Aucun (le mec qui suce trop)

Nan en vrai, je n’ai pas repéré beaucoup de points négatifs, et même si de mon point de vue il y en a quelques-uns, ça ne nuit pas vraiment à la lecture et ça ne change pas vraiment mon avis sur l’œuvre. Je les ai quand même un peu pris en compte dans ma note (j’ai mis 9 étoiles sur 10, mais j’aurais mis 9,2 si j’avais pu), et je vais quand même les lister ici car ça peut toujours être utile :

-La phase « harcelée par mes camarades de classe » de la protagoniste aurait pu à mon avis être évitée et remplacée par un autre type de dynamique sociale de jeunes de cet âge, une dynamique peut-être plus atypique en permettant tout autant la mise en scène et le développement de la psyché de la protagoniste (je n’ai pas forcément d’exemple en tête parce que ce n’est pas moi l’auteur de cet univers, mais j’ai la certitude que ça aurait été quelque chose de faisable). Un peu trop souvent dans les œuvres fictives, le ou la protagoniste jeune adolescent(e) se démarque par son développement juste parce qu’il ou elle a vécu du harcèlement et donc que par défaut « il/elle se démarque des autres », ce qui est je trouve une vision un peu réductrice de la psyché humaine. On n’est pas obligé d’être harcelé pour être atypique et avoir un certain développement en tant qu’humain, même si on fait l’école buissonnière et qu’on aime la course à pied. Bien sûr, surtout au vu du contexte de l’œuvre, la protagoniste de RTH va forcément à un moment ou à un autre traverser du négatif dans sa vie, ce qui va la rendre inévitablement plus atypique, mais je trouve juste un peu dommage d’avoir eu recours à la « carte harcèlement » pour le faire au début de l’œuvre. Surtout au vu de l’âge qu’elle a et de son goût pour la liberté, la musique, l’activité physique dynamique et la jovialité malgré les épreuves. Est-ce qu’en tant que telle, elle n’aurait pas attiré dans la réalité plus de Sam et de Camille dans son cercle social qu’elle en a attiré dans les deux tomes de RTH, finalement ? Je pose ça là (à méditer) ; sans enlever évidemment au fait que la visibilité dans les médias et les œuvres de la problématique du harcèlement chez les jeunes est importante.
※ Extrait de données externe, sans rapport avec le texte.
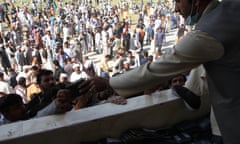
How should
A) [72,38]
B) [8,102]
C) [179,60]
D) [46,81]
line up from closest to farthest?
[179,60] → [8,102] → [46,81] → [72,38]

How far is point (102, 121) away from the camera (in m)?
1.51

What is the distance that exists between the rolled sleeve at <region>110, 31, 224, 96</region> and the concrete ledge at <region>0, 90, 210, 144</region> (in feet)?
1.50

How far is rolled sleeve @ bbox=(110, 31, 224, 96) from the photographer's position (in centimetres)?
95

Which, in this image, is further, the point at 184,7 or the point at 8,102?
the point at 8,102

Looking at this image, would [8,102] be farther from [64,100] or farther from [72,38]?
[72,38]

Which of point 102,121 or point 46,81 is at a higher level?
point 102,121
-Il y a une forme d’inconsistance dans les chara-design des personnages. Je m’explique : on passe de chara-design extrêmement banals (même la mère de la protagoniste, malgré son rôle et sa psyché très atypiques, a un chara-design assez banal en somme), à des chara-design sortis tout droit de One Piece (le père de la protagoniste, l’antagoniste qui se met en feu et qui ne ressent pas la douleur, le petit militaire bizarre qui a plein de guns dans son manteau). Ça a pour effet de créer chez le lecteur comme l’impression que l’auteur a un peu délaissé les personnages « moins ouf » en mettant trop en valeur les personnages « ouf » à travers leur chara-design. Maintenant que c’est dit, je préfère dire que même pour moi qui ai remarqué ça à la lecture, cette impression reste vraiment minime hein, puisque les points positifs de l’œuvre sont tellement majoritaires dans l’œuvre qu’ils ont une force de contre-poids énorme à ce genre de points négatifs minimes.

-L’impact de l’histoire et de ses événements sur le lecteur est un peu limité en soit, puisque ça n'est ni une œuvre avec du surnaturel (je considère qu’on ne peut pas encore vraiment considérer que le petit militaire aux nombreux guns sous son manteau relève du surnaturel), ni une œuvre avec un lore immense aux enjeux gigantesques (comme One Piece par exemple, pour citer un exemple radical en la matière). RTH se caractérise par un « zoom » scénaristique sur la situation d’une adolescente en particulier, qui se trouve sur une petite île en particulier (un peu comme une fourmi se trouvant dans une colonie de fourmis, qui elle-même se trouve dans un milieu naturel infiniment plus grand), et tout ça dans un univers terre-à-terre sans élément surnaturel ajouté. Ce n’est pas que ça rend l’œuvre fade, mais c’est simplement que de ce fait, de mon point de vue, elle ne peut pas rivaliser avec des Tokyo Ghoul, Radiant, Naruto, One Piece, Dragon Ball, Berserk, Vagabond, etc, au sommet de la hiérarchie ; ce même à son échelle de non-œuvre-fleuve. Je ne dis pas non plus que l’auteur aurait dû absolument trouver un moyen de rendre l’œuvre aussi longue que les œuvres citées précédemment, ni qu’il aurait dû absolument introduire des éléments surnaturels à l’histoire. Je dis simplement que de mon point de vue, RTH ne pourra jamais être un 10/10 si on le compare aux autres œuvres existantes (quand on note une œuvre c’est forcément qu’on la compare à d’autres œuvres qui nous servent donc de points de comparaison pour trouver la juste note).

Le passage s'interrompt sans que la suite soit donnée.